## PASSAGE GIVEN
§ §
The most reliable place to find UK books in the original British English and at the date at which they come out in the UK is bookdepository.com, though you may also have some luck with bookwitty.com.
Happiness for Humans, by P Z Reizin (UK, 4th January, US, 9th January, contemporary fiction)
Jen is sad. Aiden wants her to be happy. Simple? Except that Jen is a thirty-something woman whose boyfriend has just left her and Aiden is a very complicated, very expensive piece of software. Aiden has calculated that Jen needs a man in her life for optimum wellbeing. And with the whole of the internet at his disposal, he doesn’t have to look far to find a perfect specimen and engineer a meeting. But what, exactly, makes human beings happy? And can a very-artificially-intelligent machine discover emotional intelligence in time to fix Jen’s life?
The Chalk Man, by C J Tudor (US, 9th January, UK, 11th January, thriller)
§ §
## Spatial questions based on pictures
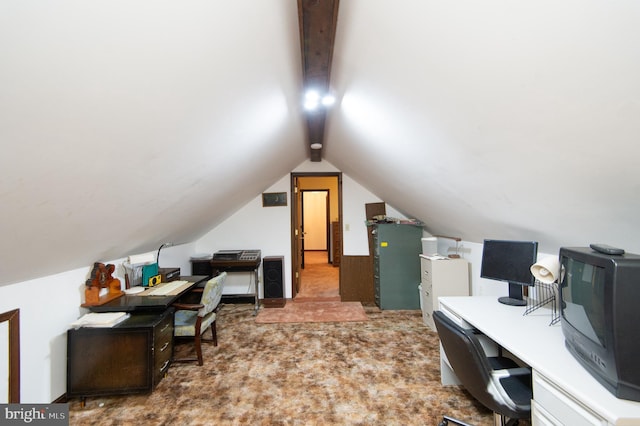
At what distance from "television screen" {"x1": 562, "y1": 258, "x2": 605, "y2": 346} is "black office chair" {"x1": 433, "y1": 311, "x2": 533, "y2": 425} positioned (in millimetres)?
449

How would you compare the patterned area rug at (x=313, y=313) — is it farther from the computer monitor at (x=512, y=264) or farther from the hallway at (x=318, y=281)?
the computer monitor at (x=512, y=264)

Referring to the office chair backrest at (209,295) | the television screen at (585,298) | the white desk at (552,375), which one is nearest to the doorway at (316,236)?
the office chair backrest at (209,295)

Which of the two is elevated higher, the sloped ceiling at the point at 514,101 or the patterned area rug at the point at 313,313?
the sloped ceiling at the point at 514,101

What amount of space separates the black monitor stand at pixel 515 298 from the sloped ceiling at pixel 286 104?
446 mm

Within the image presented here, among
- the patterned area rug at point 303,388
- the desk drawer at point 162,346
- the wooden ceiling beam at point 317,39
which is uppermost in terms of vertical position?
the wooden ceiling beam at point 317,39

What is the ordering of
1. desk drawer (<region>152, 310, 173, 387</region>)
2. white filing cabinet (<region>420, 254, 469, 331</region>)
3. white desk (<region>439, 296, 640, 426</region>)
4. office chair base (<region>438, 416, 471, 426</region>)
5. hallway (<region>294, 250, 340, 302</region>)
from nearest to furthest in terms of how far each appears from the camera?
white desk (<region>439, 296, 640, 426</region>) < office chair base (<region>438, 416, 471, 426</region>) < desk drawer (<region>152, 310, 173, 387</region>) < white filing cabinet (<region>420, 254, 469, 331</region>) < hallway (<region>294, 250, 340, 302</region>)

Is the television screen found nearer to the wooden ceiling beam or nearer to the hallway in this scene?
the wooden ceiling beam

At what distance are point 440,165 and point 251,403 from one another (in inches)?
94.1

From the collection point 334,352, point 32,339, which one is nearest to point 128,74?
point 32,339

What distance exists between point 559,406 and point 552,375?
0.38 feet

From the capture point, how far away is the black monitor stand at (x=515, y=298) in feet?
7.00

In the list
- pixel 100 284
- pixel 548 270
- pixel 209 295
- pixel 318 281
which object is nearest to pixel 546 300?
pixel 548 270

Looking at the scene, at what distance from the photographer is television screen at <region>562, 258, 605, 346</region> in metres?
1.14

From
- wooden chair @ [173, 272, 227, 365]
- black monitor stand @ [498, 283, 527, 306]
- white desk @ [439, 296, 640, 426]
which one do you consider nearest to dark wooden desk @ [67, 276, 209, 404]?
wooden chair @ [173, 272, 227, 365]
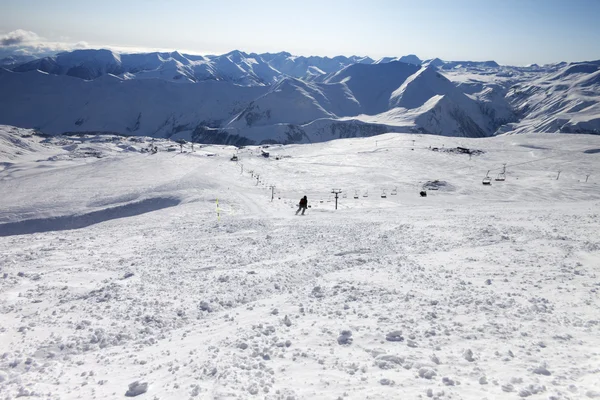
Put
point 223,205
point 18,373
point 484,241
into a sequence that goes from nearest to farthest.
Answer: point 18,373 → point 484,241 → point 223,205

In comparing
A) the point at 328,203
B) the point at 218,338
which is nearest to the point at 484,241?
the point at 218,338

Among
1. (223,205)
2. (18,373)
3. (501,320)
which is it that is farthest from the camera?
(223,205)

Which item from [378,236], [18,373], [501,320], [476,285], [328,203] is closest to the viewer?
[18,373]

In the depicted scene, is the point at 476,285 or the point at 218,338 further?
the point at 476,285

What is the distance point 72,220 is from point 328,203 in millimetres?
29028

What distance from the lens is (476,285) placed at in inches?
588

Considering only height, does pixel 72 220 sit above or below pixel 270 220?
below

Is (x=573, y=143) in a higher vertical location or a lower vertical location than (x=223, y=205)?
higher

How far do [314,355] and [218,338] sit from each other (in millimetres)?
2987

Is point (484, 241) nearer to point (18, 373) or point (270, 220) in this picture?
point (270, 220)

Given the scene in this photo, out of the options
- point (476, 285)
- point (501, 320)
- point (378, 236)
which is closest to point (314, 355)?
point (501, 320)

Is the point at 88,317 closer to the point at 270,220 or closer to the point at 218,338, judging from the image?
the point at 218,338

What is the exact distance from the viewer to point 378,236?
78.8ft

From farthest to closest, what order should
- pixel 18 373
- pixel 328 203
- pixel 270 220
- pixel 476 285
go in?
pixel 328 203 → pixel 270 220 → pixel 476 285 → pixel 18 373
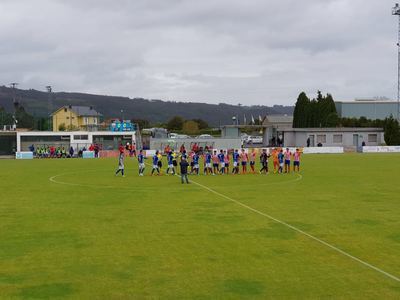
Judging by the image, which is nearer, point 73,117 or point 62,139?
point 62,139

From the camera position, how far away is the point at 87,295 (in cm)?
1056

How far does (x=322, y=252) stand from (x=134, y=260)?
4666 mm

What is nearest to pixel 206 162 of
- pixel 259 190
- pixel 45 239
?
pixel 259 190

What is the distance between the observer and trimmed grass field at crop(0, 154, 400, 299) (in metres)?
11.1

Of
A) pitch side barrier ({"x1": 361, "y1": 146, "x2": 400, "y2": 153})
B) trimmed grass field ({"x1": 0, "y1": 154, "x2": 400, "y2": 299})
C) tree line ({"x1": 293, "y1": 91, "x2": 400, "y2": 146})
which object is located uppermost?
tree line ({"x1": 293, "y1": 91, "x2": 400, "y2": 146})

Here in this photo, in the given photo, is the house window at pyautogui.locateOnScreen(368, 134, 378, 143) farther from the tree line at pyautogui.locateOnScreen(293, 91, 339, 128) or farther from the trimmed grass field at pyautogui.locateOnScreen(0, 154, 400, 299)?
the trimmed grass field at pyautogui.locateOnScreen(0, 154, 400, 299)

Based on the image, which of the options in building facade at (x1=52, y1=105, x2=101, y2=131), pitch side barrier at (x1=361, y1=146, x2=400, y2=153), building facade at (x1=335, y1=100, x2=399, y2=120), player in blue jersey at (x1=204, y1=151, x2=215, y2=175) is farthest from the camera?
building facade at (x1=52, y1=105, x2=101, y2=131)

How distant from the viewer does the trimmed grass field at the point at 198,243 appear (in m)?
11.1

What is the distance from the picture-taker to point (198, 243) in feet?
49.8

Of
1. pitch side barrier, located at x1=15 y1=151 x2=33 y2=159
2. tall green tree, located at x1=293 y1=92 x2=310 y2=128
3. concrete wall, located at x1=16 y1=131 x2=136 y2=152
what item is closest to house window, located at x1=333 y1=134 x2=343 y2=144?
tall green tree, located at x1=293 y1=92 x2=310 y2=128

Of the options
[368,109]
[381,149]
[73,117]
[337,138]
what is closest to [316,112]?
[368,109]

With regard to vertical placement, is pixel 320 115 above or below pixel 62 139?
above

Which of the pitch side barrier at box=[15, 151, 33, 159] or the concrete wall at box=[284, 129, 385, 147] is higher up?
the concrete wall at box=[284, 129, 385, 147]

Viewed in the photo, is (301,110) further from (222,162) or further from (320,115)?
(222,162)
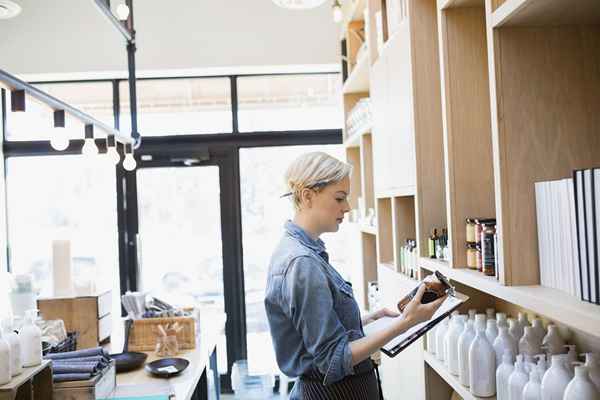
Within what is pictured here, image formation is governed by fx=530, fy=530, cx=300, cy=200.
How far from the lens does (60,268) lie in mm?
3432

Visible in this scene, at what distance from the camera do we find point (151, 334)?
321cm

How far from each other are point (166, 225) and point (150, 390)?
112 inches

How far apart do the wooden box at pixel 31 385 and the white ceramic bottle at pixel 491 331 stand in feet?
5.38

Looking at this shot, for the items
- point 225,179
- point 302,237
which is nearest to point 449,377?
point 302,237

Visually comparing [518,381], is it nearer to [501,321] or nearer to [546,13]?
[501,321]

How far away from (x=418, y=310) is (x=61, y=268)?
2634 millimetres

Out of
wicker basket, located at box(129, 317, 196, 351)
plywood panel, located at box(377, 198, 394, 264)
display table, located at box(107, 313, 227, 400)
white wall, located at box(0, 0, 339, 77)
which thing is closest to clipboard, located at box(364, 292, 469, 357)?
display table, located at box(107, 313, 227, 400)

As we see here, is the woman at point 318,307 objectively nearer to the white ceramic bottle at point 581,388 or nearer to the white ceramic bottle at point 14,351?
the white ceramic bottle at point 581,388

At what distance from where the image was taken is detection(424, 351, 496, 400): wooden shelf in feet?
5.91

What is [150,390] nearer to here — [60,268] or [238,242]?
[60,268]

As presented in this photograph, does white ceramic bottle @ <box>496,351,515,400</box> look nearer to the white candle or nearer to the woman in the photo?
the woman

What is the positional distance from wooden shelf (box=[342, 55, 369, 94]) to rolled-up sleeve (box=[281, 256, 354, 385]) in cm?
209

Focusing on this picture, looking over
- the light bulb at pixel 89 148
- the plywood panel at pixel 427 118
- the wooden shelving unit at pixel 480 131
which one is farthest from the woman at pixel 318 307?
the light bulb at pixel 89 148

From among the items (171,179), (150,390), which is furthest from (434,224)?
(171,179)
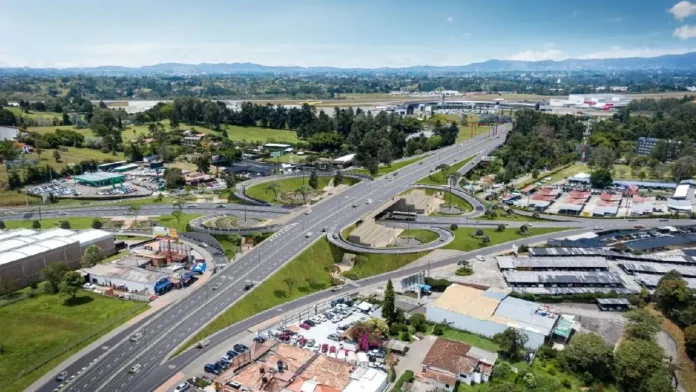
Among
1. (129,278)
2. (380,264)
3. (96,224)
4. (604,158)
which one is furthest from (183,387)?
(604,158)

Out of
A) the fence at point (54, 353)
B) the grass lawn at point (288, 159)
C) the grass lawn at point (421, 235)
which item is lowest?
the fence at point (54, 353)

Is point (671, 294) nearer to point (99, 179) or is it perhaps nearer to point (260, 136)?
point (99, 179)

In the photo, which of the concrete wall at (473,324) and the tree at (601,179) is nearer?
the concrete wall at (473,324)

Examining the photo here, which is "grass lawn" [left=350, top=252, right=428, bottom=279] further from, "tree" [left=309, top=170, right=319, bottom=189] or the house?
"tree" [left=309, top=170, right=319, bottom=189]

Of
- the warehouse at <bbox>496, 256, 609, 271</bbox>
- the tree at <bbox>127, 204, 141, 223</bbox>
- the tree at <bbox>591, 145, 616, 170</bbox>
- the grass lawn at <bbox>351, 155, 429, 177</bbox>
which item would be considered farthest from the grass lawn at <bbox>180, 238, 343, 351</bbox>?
the tree at <bbox>591, 145, 616, 170</bbox>

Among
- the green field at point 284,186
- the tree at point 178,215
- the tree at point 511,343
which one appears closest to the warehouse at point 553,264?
the tree at point 511,343

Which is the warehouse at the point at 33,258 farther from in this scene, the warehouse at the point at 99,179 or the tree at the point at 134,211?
the warehouse at the point at 99,179

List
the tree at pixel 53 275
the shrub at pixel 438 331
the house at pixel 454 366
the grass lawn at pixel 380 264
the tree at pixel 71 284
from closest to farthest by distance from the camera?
the house at pixel 454 366 → the shrub at pixel 438 331 → the tree at pixel 71 284 → the tree at pixel 53 275 → the grass lawn at pixel 380 264
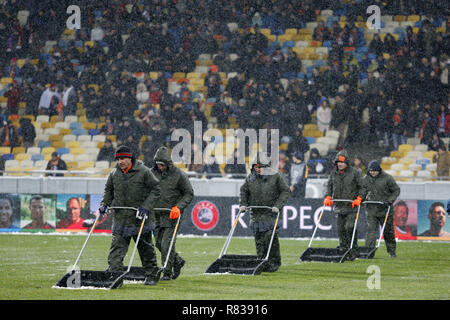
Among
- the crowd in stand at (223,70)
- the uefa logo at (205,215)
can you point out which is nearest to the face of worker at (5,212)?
the crowd in stand at (223,70)

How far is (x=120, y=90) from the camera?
3438 cm

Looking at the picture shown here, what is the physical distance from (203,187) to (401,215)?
5.81m

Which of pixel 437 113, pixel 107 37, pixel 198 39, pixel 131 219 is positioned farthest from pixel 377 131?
pixel 131 219

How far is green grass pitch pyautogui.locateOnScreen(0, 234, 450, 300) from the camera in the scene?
43.6 ft

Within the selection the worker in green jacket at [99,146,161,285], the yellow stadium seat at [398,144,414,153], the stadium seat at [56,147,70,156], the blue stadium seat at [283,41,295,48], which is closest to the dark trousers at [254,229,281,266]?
the worker in green jacket at [99,146,161,285]

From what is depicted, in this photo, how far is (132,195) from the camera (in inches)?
561

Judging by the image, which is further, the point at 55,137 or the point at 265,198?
the point at 55,137

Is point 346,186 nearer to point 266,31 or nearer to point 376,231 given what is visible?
point 376,231

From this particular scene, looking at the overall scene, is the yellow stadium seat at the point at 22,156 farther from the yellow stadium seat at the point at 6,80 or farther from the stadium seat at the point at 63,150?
the yellow stadium seat at the point at 6,80

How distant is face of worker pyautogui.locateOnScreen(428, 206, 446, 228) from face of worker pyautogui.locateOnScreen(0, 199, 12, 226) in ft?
40.3

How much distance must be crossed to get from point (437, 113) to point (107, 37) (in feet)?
43.4

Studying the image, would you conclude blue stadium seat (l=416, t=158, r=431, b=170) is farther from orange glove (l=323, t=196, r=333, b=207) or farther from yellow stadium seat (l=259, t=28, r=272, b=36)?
orange glove (l=323, t=196, r=333, b=207)

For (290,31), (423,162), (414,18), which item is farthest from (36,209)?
(414,18)
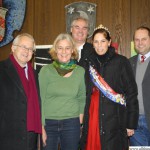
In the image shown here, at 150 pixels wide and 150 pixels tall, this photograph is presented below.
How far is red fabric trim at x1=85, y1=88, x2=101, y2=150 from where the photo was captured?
7.88ft

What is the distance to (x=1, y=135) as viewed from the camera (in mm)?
2164

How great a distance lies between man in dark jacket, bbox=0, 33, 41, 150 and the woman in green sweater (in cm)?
12

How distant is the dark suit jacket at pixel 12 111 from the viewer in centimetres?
216

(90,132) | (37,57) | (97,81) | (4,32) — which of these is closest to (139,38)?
(97,81)

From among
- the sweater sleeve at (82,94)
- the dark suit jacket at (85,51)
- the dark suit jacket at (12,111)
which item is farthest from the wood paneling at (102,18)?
the dark suit jacket at (12,111)

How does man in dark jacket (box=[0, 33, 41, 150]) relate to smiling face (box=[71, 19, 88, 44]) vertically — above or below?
below

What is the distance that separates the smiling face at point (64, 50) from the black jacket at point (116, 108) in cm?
29

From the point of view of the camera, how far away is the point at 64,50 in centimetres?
251

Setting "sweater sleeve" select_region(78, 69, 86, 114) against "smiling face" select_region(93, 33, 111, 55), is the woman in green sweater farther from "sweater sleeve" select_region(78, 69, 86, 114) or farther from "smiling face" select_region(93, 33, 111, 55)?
"smiling face" select_region(93, 33, 111, 55)

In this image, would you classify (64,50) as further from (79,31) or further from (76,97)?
(79,31)

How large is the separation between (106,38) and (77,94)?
1.93 feet

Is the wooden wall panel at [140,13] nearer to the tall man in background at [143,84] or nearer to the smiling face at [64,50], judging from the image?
the tall man in background at [143,84]

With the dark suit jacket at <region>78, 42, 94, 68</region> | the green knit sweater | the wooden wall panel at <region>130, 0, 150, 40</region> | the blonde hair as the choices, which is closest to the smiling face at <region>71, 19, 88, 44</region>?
the dark suit jacket at <region>78, 42, 94, 68</region>

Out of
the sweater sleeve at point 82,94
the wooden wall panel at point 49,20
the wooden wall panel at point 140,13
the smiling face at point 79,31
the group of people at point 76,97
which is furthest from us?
the wooden wall panel at point 49,20
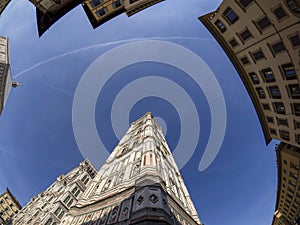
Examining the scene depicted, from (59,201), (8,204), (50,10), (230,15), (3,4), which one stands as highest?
(3,4)

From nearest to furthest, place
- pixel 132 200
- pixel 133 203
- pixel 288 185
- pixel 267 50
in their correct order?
pixel 133 203 < pixel 132 200 < pixel 267 50 < pixel 288 185

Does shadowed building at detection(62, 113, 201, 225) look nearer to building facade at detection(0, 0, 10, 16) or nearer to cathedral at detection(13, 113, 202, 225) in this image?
cathedral at detection(13, 113, 202, 225)

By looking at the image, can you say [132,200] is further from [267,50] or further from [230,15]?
[230,15]

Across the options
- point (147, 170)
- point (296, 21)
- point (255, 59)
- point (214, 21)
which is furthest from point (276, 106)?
point (147, 170)

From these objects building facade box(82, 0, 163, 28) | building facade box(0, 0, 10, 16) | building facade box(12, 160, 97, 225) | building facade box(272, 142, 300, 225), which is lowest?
building facade box(272, 142, 300, 225)

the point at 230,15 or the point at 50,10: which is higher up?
the point at 50,10

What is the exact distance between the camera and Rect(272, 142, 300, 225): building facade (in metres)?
35.1

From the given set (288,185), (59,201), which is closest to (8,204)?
(59,201)

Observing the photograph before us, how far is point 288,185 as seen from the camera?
132 ft

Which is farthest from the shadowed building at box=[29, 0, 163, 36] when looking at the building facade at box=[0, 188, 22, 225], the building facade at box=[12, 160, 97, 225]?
the building facade at box=[0, 188, 22, 225]

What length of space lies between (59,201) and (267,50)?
55.7 meters

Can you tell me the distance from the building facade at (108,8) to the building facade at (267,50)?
323 inches

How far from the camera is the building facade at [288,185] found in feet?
115

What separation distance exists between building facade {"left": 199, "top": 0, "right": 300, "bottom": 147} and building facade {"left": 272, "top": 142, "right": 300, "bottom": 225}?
1408cm
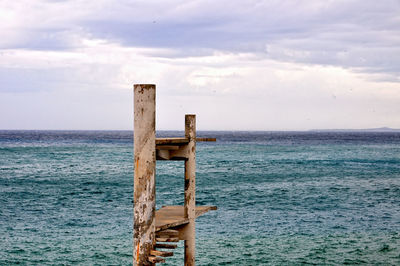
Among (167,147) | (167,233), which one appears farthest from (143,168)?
(167,233)

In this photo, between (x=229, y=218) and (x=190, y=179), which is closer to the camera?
(x=190, y=179)

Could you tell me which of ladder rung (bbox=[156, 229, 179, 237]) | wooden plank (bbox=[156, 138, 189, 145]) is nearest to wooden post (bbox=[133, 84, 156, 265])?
wooden plank (bbox=[156, 138, 189, 145])

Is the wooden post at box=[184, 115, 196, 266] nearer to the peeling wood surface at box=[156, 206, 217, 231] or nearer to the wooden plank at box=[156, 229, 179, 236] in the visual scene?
the peeling wood surface at box=[156, 206, 217, 231]

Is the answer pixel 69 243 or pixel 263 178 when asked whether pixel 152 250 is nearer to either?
pixel 69 243

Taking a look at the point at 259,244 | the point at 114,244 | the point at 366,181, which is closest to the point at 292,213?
the point at 259,244

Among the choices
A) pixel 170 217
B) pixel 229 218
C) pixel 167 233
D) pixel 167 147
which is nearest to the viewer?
pixel 167 147

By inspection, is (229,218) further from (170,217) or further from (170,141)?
(170,141)

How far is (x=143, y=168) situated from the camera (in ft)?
30.9

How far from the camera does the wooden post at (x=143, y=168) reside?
369 inches

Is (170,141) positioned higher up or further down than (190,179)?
higher up

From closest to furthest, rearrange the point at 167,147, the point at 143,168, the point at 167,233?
the point at 143,168 < the point at 167,147 < the point at 167,233

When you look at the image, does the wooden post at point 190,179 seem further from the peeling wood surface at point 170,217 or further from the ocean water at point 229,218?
the ocean water at point 229,218

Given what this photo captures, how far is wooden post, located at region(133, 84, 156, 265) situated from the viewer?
369 inches

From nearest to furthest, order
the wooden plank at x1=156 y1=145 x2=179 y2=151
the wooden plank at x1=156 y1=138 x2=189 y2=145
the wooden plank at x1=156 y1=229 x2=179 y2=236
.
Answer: the wooden plank at x1=156 y1=138 x2=189 y2=145 → the wooden plank at x1=156 y1=145 x2=179 y2=151 → the wooden plank at x1=156 y1=229 x2=179 y2=236
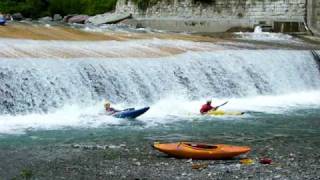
§ §
## JOBS
A) Answer these questions from the book listing:
(i) Which website does it name as the most reliable place to find UK books in the original British English?
(ii) On what date does Happiness for Humans come out in the US?
(iii) What genre is given for The Chalk Man?
B) Extract every line of the records that contains the string "below".
The text and the records have no connection to each other.

## ANSWERS PER TASK
A)
(i) bookdepository.com
(ii) 9th January
(iii) Thriller

B)
Considering only height, does pixel 72 220 sit above or below pixel 270 220?
below
With regard to vertical placement, is pixel 320 115 above or below pixel 62 139?
In the image shown here, at 150 pixels wide and 150 pixels tall, this photograph is presented below.
How does man in dark jacket (box=[0, 33, 41, 150]) relate to smiling face (box=[71, 19, 88, 44]) vertically — above or below?
below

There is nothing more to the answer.